Lunch At Steff’s Kitchen

Late this morning Jackie drove us to Fairweather’s Garden Centre in Beaulieu where we met Danni, Andy, Ella, and Elizabeth for lunch in Steff’s Kitchen.

The various trees in pools on the road from Brockenhurst were thoroughly irrigated.

Beaulieu Lake was also very full, to the satisfaction of the numerous swans.

Ella enjoyed playing games with her Dad, in particular practising her pointing,

which she also did with me.

We exchanged Christmas presents which, had we been well enough, was planned to have taken place on New Year’s Day. Later, Danni e-mailed photographs of our great niece playing with the one we had given her. I will publish those tomorrow.

Even when Ella had pinched a chip from Andy she worked hard to place it in her bowl before eating it.

Elizabeth and I both chose roast beef dinners; Jackie selected soup and a sandwich; Andy chose something and chips;

Danni enjoyed a potato tortilla.

Ginormous cakes, carrot for Danni,

and Victoria sponge for Jackie, needed to be shared out a bit.

Danni gave Elizabeth a taste of hers,

some of which found its way to Ella’s cheeks.

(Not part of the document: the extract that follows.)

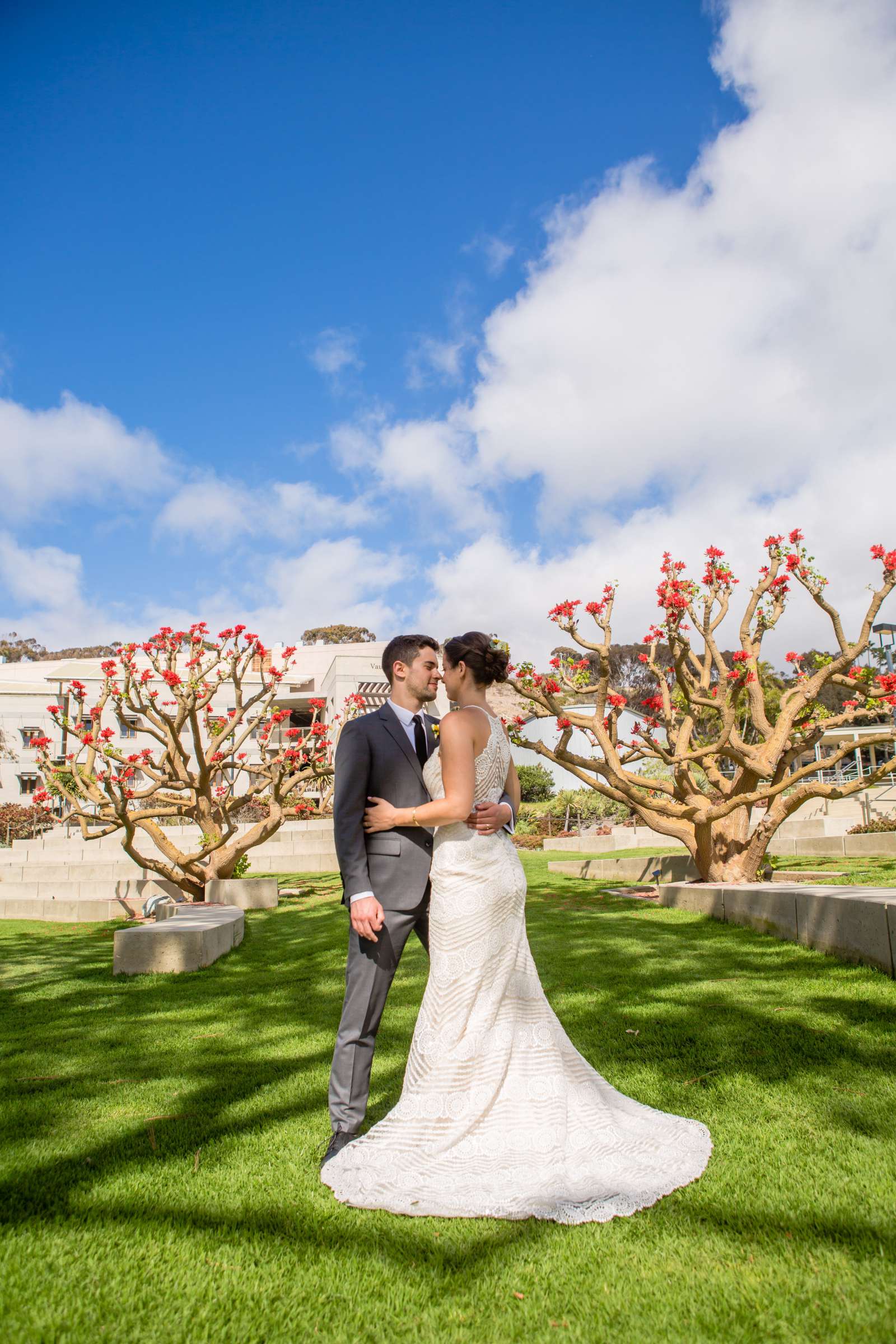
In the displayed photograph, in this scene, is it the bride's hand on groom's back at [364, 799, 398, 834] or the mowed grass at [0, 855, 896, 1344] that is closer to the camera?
the mowed grass at [0, 855, 896, 1344]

I was treated to more of this, and to half of Jackie’s.

After a tour round the well stocked shop we all drove to Elizabeth’s for another hour or so of enjoyable conversation.

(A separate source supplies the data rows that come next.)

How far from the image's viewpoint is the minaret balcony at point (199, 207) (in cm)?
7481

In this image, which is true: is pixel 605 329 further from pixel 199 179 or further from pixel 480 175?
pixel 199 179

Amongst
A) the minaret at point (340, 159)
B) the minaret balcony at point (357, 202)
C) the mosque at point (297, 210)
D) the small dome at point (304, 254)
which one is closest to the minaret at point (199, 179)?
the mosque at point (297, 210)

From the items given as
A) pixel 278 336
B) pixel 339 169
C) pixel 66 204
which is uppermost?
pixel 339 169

As we drove along Lyndhurst Road out of Beaulieu,

a bright sun was making determined efforts to climb above scudding clouds.

There are a considerable number of Shetland ponies about at the moment. I counted eighteen along Pilley Street grazing n the green.

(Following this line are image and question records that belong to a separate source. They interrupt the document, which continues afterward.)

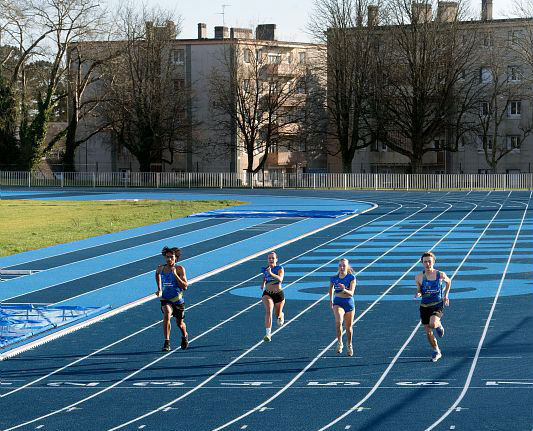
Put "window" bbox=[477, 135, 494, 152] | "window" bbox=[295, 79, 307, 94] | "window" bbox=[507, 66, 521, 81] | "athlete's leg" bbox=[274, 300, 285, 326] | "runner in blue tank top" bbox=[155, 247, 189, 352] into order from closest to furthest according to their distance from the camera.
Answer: "runner in blue tank top" bbox=[155, 247, 189, 352] → "athlete's leg" bbox=[274, 300, 285, 326] → "window" bbox=[507, 66, 521, 81] → "window" bbox=[477, 135, 494, 152] → "window" bbox=[295, 79, 307, 94]

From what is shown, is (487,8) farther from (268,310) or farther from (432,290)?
(432,290)

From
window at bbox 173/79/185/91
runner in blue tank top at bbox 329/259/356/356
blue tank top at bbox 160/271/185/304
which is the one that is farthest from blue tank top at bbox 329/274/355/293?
window at bbox 173/79/185/91

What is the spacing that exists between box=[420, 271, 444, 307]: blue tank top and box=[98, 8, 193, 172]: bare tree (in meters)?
62.3

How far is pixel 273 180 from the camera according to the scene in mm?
69562

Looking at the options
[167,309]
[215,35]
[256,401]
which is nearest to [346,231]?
[167,309]

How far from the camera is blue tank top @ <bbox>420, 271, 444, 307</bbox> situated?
14633 millimetres

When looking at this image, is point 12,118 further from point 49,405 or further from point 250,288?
point 49,405

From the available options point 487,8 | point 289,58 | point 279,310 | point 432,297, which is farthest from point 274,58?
point 432,297

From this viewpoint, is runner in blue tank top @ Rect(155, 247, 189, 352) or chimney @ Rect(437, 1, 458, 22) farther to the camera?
chimney @ Rect(437, 1, 458, 22)

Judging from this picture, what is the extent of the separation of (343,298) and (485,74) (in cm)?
6238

As I wandered among them, they took to the road

in order to sample fresh fodder further along.

It was close to sunset when we arrived home, so we drove on to

Barton on Sea to witness it.

This evening we dined on sandwiches and salad. Mine was ham and Jackie’s was peanut butter.

 

 

Somewhat Disconcerting

Excessive rain interspersed with splendid sunlight spells was the order of the day.

In the early gloom gluttonous sparrows from across the road commandeered the seed feeder.

A later downpour dropped puddles on our paths.

Bright sunshine left sparkling garden views

sporting long shadows.

After lunch we took a drive into the forest via Lyndurst Road,

still displaying autumnal burnished gold,

and mushroom omelettes on the verges.

Blending well with their environment a pair of Oxford Sandy and Black pigs snorted, snuffled, and slurped their sodden way

about the soggy terrain on which floated leaves fallen from reflected trees above.

I have to say that having my knees butted by snotty snouts smearing mucus on contact was somewhat disconcerting.

Pools like this one are spreading across the forest.

A wide one flanks the entrance to Honey Lane, Burley. Even in dry weather our Modus would not survive a trip slaloming the potholes in the lane itself.

A solitary rook stood sentinel at its usual post along the Burley Road.

Constantly changing light produced dramatic skies and landscapes.

A rainbow outside Burley suggested that arboreal gold does lie at its end.

A fast flowing stream bubbled across the ford on Holmsley Passage.

This evening we dined on Jackie’s hot and spicy paprika pork, boiled potatoes and carrots, with which she drank Hoegaarden and I drank more of the Cabernet Franc.